Since the majority want to hunt every year and the ability to hunt late, give them both, but with restrictions. They get their pick of only one of 3 tag options.

Tag 1: get a Mule deer buck tag every year, but this tag option season ends on October 31st every year.

Tag 2: get 2 total Mule deer buck tags in a 3 year period of time. Those two buck tags can be used to shoot 2 bucks in 3 years. This tag holder gets to hunt until November 7th every year or until their 2nd tag is filled. If they fill 2 tags in the first 2 years, then they need to sit the 3rd year out.

Tag 3: get 2 total Mule deer buck tags in a 5 year period of time. But these tag holders get to hunt until November 28th or whatever the end has traditionally been.

Mainly, the incentive here is to reduce take of bucks while leaving choice of opportunity and season dates on the table.

Additional incentive for the Tag 2 tier guys, if they don’t have any buck tags filled in the first 2 years, then they can extend their season until the November 28th on the 3rd and final year, and take one buck.
 
You guys have a rare opportunity to make a lasting change, and you can try something no state has done before.

Since the majority want to hunt every year and the ability to hunt late, give them both, but with restrictions. They get their pick of only one of 3 tag options.

Tag 1: get a Mule deer buck tag every year, but this tag option season ends on October 31st every year.

Data provided:
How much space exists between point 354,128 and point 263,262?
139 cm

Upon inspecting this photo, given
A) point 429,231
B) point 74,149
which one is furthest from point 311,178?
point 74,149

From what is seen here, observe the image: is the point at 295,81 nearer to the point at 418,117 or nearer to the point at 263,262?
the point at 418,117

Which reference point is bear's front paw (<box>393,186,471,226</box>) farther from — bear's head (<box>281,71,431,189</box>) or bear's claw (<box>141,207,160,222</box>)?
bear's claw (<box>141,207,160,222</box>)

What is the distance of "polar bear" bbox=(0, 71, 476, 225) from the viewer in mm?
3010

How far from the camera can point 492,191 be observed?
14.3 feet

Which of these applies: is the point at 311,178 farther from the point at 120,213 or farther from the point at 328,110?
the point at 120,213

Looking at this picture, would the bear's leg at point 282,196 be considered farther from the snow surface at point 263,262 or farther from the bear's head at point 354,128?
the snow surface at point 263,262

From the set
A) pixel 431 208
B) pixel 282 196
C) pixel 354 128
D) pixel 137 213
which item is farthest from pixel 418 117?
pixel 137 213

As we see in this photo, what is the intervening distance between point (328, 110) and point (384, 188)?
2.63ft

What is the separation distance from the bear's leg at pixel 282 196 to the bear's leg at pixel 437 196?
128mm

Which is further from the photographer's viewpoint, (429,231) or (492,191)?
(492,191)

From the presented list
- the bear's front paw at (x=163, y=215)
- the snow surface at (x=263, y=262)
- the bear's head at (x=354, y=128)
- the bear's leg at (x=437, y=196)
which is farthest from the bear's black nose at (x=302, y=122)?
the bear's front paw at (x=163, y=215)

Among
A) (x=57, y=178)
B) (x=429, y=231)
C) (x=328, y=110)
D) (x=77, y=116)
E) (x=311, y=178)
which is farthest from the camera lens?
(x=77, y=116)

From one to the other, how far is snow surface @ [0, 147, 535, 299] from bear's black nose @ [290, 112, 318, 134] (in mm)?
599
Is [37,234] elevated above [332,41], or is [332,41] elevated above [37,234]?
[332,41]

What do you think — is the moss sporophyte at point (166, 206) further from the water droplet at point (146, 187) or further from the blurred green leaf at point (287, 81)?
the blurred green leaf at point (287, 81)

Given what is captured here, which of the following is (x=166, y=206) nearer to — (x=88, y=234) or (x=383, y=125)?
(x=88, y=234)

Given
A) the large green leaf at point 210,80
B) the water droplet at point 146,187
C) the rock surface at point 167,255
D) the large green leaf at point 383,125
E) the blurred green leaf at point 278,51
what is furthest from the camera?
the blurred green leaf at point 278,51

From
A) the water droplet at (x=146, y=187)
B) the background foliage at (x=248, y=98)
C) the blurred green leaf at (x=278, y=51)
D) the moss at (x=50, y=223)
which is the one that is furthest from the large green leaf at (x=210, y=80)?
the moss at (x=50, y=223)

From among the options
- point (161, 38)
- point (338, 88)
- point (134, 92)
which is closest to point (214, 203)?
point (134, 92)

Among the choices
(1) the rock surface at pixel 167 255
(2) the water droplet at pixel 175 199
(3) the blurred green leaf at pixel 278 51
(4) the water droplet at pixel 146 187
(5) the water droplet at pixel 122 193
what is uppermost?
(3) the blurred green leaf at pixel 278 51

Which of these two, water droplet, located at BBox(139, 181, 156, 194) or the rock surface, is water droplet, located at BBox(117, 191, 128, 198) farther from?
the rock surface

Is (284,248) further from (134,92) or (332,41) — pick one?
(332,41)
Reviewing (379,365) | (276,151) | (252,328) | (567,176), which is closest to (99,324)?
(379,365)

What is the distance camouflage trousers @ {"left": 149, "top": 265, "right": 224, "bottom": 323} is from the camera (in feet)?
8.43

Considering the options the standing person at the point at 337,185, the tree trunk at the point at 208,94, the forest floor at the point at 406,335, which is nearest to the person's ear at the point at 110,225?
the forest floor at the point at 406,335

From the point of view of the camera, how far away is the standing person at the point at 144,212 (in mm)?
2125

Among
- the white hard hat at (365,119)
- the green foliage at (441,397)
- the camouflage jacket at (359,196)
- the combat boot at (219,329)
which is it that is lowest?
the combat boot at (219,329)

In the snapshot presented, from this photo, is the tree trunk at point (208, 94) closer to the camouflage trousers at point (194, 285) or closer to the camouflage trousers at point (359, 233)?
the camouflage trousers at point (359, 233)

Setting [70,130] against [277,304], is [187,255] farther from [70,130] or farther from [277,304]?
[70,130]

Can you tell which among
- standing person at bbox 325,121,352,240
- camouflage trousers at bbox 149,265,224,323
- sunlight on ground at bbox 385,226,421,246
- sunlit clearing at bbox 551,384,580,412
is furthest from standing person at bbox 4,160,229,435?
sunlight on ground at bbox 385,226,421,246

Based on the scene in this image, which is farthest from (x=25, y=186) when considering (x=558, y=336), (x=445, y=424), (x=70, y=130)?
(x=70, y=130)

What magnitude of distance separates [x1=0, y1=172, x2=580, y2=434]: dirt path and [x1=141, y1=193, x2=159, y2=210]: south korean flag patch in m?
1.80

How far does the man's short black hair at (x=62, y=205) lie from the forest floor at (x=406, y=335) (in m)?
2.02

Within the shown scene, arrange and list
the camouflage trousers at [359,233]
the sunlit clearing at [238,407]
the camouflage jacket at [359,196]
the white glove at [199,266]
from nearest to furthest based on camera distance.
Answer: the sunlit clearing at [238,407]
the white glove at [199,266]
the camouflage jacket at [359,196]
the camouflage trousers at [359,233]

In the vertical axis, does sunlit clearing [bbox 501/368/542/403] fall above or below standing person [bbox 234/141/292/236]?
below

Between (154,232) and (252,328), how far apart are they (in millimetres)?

What is being asked: Transcribe the passage of the mule deer tag proposal starting at "Mainly, the incentive" and ending at "has done before.".

The answer:
Mainly, the incentive here is to reduce take of bucks while leaving choice of opportunity and season dates on the table.

Additional incentive for the Tag 2 tier guys, if they don’t have any buck tags filled in the first 2 years, then they can extend their season until the November 28th on the 3rd and final year, and take one buck.
 
You guys have a rare opportunity to make a lasting change, and you can try something no state has done before.